In the last few months, Congress has held no fewer than four hearings in different committees on artificial intelligence (AI). Each committee has examined a different aspect of the issue, and they have presented a number of policy solutions to address the questions AI poses. While policymakers in both the House and Senate have championed several different approaches, the strongest policies have a few things in common. As we’ve been watching all the different hearings, we’ve seen a few important themes emerge on next steps for AI.

The first and most important step Congress can take to regulate AI successfully is to pass a national privacy law.
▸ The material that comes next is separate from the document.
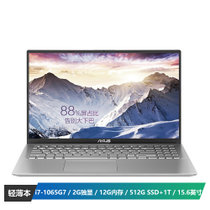 华硕(ASUS) VivoBook15s V5000 15.6英寸轻薄笔记本电脑（i7-1065G7 12G 512G SSD+1T MX330-2G独显）银色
We have been advocating for a national privacy law for years, and this year App Association President Morgan Reed testified on the importance of privacy legislation from the healthcare perspective at a hearing of the House Energy and Commerce Committee. As AI has moved to the forefront of the national conversation, our writing has focused on the importance of privacy and security in AI (read part one and part two of that blog series). We have also written more generally about what small businesses need in a privacy law. With all this history in mind, we applaud the Energy and Commerce Committee for focusing in on the importance of comprehensive privacy legislation to address the privacy and security risks AI can present. Many of the aspects of a law like last Congress’ American Data Privacy and Protection Act (ADPPA, H.R. 8152, 117th Cong.) would address the concerns AI has highlighted. We urge Congress to pass such a national privacy law as soon as possible.

Another key point that has come up in several hearings is that federal agencies already have much of the authority they need to regulate and enforce rules that apply to conduct involving the use of AI. As Amber Kak, executive director of the AI Institute, said in the Energy and Commerce Committee’s recent hearing, “there is no AI-shaped exemption to the laws on the books.” This summary is on point. The Federal Trade Commission (FTC), Federal Communications Commission (FCC), Food and Drug Administration (FDA), and others already have laws that apply to a variety of types of entities and commercial activity, and none of those entities or activities can escape these agencies’ reach just because they use AI to perform a task or inform their decisions. But that doesn’t mean it’s necessarily clear to those federal agencies how the law should apply in seemingly novel circumstances where AI is involved, and they are all developing the depth and expertise necessary to successfully evaluate AI systems. Congress should support this ongoing work and capacity building rather than introducing additional friction through increased red tape. Many innovative technologies, especially those in healthcare with a software component, already spend a significant amount of time in clearance processes at the FDA, only to start over with extremely similar processes at the Centers for Medicare & Medicaid Services. We don’t want this situation to be repeated in arenas outside healthcare.

Members on both the House and the Senate sides have talked about the importance of transparency in AI, especially in algorithms and data used for training AI models. In the recent Senate Commerce Committee hearing on transparency in AI, senators and witnesses alike pointed out the importance of the National Institute of Science and Technology’s (NIST) AI Risk Management Framework (AI RMF). This voluntary framework breaks up the AI risk management task into straightforward components: “Govern, Map, Measure, and Manage.” It also emphasizes that success in each of these components for AI developers and users requires the cultivation of trust and employing transparency, illuminating a way forward for responsible AI implementation. The NIST AI RMF is one way to evaluate and manage risks of various uses of AI. We agree with Senator Klobuchar’s statements in the hearing that developers and users have a responsibility to mitigate risk, and we agree that different levels of inherent risk of harm merit different levels of testing and assessment. A risk-based approach will help developers determine the right level of scrutiny for their product.

Overall, Congress is doing a good job working through the more difficult issues related to AI. We hope that members of both chambers will continue to prioritize privacy legislation, build capacity in existing federal agencies, and pursue a risk-based approach to regulation of AI. Small businesses can’t afford to innovate at the speed of government, so they need Congress to provide rules that provide a solid foundation for innovation while protecting consumers.